PAGE EXCERPT »
= = = = =
Objective
Using a population-based cohort, we examined hospital-level variation overall and by teaching status in 2 maternal outcomes, postpartum infections, and thrombosis.
Study Design
Linked birth certificate and hospital admission records for mother and infant were collected on all deliveries in Pennsylvania and California from 2004 through 2005. A risk adjustment model was created using maternal and fetal comorbidities identified by International Classification of Diseases -9 codes. Hospitals were classified as teaching (TH) or nonteaching hospitals (NTH) based on the presence of obstetrics and gynecology residents. Rates of infections and thrombosis were evaluated overall and by hospital teaching status.
Results
A total of 939,871 patients were evaluated from 402 hospitals (369 NTH and 33 TH). The unadjusted infection and venous thromboembolic events (VTE) rates were higher in TH vs NTH (infection: 2.04% vs 1.07%, P < .001; VTE: 1.04% vs 0.08%, P < .001). There was variation in the rates of these complications across hospitals, with the adjusted observed/expected ratio rates for infection and thrombosis for each hospital, ranging from 0–5.2 and 0–8.6, respectively.
Conclusion
There is substantial variation in infection and thrombosis rates among hospitals both overall and by teaching status, suggesting that these 2 outcomes may be useful measures of inpatient obstetric quality.
Despite maternity care being one of the most common reasons for inpatient hospital care, there is a scarcity of metrics to assess obstetric quality. The magnitude of the population affected by obstetric care makes it imperative to develop reliable and validated measures of obstetric quality to improve maternity care. Ideally, strong obstetric quality measures are easily measured, demonstrate variation across hospitals, and are modifiable through evidence-based interventions or processes.
Postdelivery infections and thrombosis are 2 such potential measures. Postdelivery infections including febrile morbidity, endometritis, and wound infections occur in up to 30% of women after cesarean delivery in the absence of prophylactic antibiotics. This rate is approximately 3% in women following a vaginal delivery. Postdelivery infections are largely preventable with the administration of appropriate prophylactic antibiotics, proper surgical site preparatory procedure, and surgical technique. However, the utilization and timing of these various prevention strategies is variable.
Another potentially preventable postdelivery complication is venous thromboembolic events (VTEs). VTEs are the leading cause of maternal mortality in the United States. They are estimated to occur in approximately 0.025-0.10% of pregnancies; approximately 75-80% of cases of pregnancy-associated venous thromboembolism are caused by deep venous thrombosis, and 20-25% of cases are caused by pulmonary embolus.
= = = = =
LISTED RECORDS »
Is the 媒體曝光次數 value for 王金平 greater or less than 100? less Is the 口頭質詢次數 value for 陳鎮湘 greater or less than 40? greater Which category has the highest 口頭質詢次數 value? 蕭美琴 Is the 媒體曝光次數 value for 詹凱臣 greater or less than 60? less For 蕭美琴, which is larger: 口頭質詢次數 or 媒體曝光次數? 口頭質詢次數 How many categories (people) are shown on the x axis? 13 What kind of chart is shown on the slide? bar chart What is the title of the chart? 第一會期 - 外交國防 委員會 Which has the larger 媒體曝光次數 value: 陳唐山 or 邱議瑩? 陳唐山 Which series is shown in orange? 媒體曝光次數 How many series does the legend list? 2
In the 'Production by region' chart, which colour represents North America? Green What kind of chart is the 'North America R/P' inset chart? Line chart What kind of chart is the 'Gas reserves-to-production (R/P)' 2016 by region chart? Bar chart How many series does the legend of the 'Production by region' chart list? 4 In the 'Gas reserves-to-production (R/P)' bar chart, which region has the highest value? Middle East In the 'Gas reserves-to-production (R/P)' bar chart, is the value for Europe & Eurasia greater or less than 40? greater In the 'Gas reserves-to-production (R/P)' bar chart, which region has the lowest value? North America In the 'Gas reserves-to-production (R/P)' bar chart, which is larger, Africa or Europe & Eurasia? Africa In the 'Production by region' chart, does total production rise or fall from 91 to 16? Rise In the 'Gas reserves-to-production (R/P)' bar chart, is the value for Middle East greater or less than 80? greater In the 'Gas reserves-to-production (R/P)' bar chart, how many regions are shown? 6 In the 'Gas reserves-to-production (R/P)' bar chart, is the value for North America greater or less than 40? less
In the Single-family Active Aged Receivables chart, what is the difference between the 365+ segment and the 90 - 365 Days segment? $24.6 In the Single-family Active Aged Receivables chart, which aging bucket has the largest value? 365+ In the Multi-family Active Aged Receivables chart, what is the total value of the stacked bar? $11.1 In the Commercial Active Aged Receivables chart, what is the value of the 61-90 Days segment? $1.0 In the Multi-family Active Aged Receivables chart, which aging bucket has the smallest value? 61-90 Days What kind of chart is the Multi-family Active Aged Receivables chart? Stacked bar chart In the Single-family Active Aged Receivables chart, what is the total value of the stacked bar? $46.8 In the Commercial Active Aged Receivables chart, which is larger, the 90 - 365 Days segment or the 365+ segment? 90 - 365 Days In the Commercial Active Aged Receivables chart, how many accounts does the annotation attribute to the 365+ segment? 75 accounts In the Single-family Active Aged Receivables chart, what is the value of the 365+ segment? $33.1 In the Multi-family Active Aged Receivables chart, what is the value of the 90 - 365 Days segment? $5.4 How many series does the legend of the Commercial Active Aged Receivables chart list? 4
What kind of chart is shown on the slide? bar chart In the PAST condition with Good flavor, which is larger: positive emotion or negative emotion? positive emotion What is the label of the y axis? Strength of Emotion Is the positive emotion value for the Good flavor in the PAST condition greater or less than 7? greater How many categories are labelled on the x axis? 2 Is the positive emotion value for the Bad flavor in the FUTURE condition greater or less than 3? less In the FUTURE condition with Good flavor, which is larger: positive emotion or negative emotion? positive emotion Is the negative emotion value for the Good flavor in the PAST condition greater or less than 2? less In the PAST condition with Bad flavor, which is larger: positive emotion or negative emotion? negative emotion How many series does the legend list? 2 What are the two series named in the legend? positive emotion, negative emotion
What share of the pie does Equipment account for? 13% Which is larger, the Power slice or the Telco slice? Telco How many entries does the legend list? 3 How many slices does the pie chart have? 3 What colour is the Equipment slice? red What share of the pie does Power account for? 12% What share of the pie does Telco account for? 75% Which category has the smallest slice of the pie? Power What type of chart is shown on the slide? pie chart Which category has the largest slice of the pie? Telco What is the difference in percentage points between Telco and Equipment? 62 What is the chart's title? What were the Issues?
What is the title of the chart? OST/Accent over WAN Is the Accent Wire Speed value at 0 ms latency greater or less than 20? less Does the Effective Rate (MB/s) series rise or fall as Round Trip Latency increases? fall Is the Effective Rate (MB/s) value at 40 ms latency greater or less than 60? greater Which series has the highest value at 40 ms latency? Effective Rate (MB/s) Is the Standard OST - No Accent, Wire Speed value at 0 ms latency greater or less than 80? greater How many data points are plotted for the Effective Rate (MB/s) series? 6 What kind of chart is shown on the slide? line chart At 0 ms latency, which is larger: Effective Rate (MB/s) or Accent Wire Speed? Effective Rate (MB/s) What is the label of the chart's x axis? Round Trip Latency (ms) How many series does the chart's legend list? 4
= = = = =
TASK 1 »
In the obstetric quality study, what determined whether a hospital was classified as teaching or nonteaching?
TASK 2 »
Continue the obstetric quality study from its final sentence.
The data can be set aside here.

EXERCISE ANSWER 1 »
Whether the hospital had obstetrics and gynecology residents.

EXERCISE ANSWER 2 »
Pregnancy is an independent risk factor for thromboembolic disease, and cesarean delivery places women at even greater risk. Both mechanical and pharmacological prophylaxis has been demonstrated to prevent thrombosis formation, particularly in the postoperative patient. Expert opinion suggests that moderate- and high-risk women should receive prophylaxis. However, there is a large amount of variability in the use of either medication based or non–medication-based prophylaxis for deep venous thrombosis prevention in pregnancy.
As a result, both infections and thrombosis are plausible measures of obstetric quality. Although individual patient level risk factors are associated with postdelivery infection and VTE, appropriate prophylaxis has been known to significantly reduce this risk. This fact further improves the validity of these metrics as measures of quality because they are not solely influenced by patient level factors, thereby suggesting that prevention of postdelivery infection and thromboembolic disease require consistent, evidence-based, systematic processes of care.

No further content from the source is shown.